We have got to create an environment where children feel welcome and safe in the outdoors. I’m Caucasian. I grew up playing in the outdoors, and that’s generally who I see there. That is not a reflection of the American population. When I moved to Washington, D.C., it was very evident to me that we have a lot of Civil War heroes, most of them male, most of them on horseback, at many of the intersections, but I saw very few women, almost no people of color. I’m really proud of the fact that [this administration] created the César E. Chávez National Monument, created the Harriet Tubman National Monument, and the Stonewall National Monument in New York City that talks about the struggle for LGBT rights. We’ve also done a lot of work to help kids become comfortable in the outdoors, which starts with just getting out there. We launched Every Kid in a Park, enabling four million fourth-graders to go to all of America’s lands and waters for free. 

Will that continue? My daughter is in fourth grade next year. 
It will get funded. The incremental cost of the program is relatively minor, and it’s a program that makes so much sense. When you take that nine- or ten-year-old child and you remove that one barrier, and you say you can take a whole carful of people, that instills a great sense of pride. But then there is the 21st Century Conservation Service Corps, our modern version of the Civilian Conservation Corps. It’s not funded by the federal government in total, but in the course of the time I will have been here, we will see 100,000 young people out doing volunteer service or paid service on public land. It’s connecting them to a place that will never leave them. 
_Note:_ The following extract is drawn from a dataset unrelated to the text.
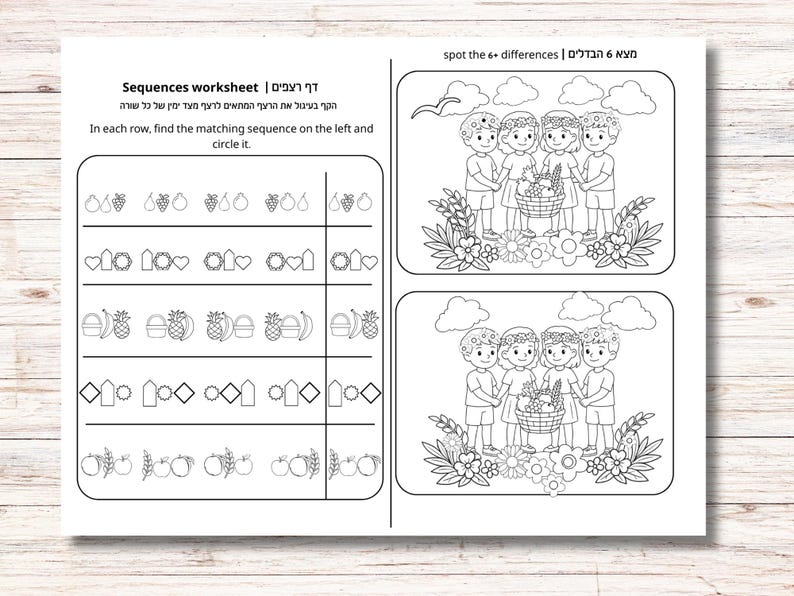 Sequences worksheet | דף רצפים

הקף בעיגול את הרצף המתאים לרצף מצד ימין של כל שורה

In each row, find the matching sequence on the left and circle it.

spot the 6+ differences | מצא 6 הבדלים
When your term comes up in January, you and your husband plan to get in your Prius for a long road trip back to Washington State. What will you miss about this role as you drive away?
Well, one slight correction. We did actually trade in our Prius for a Subaru Outback. The kind of public lands I want to get out in require more ground clearance! 

You know, this is an intense job, a job that has meant the world to me. I don’t know yet how to put this incredible knowledge to good use. I’m getting a break, but I’m not done. What does not done look like? There is no better place to figure that out, to get clarity, than Mother Nature.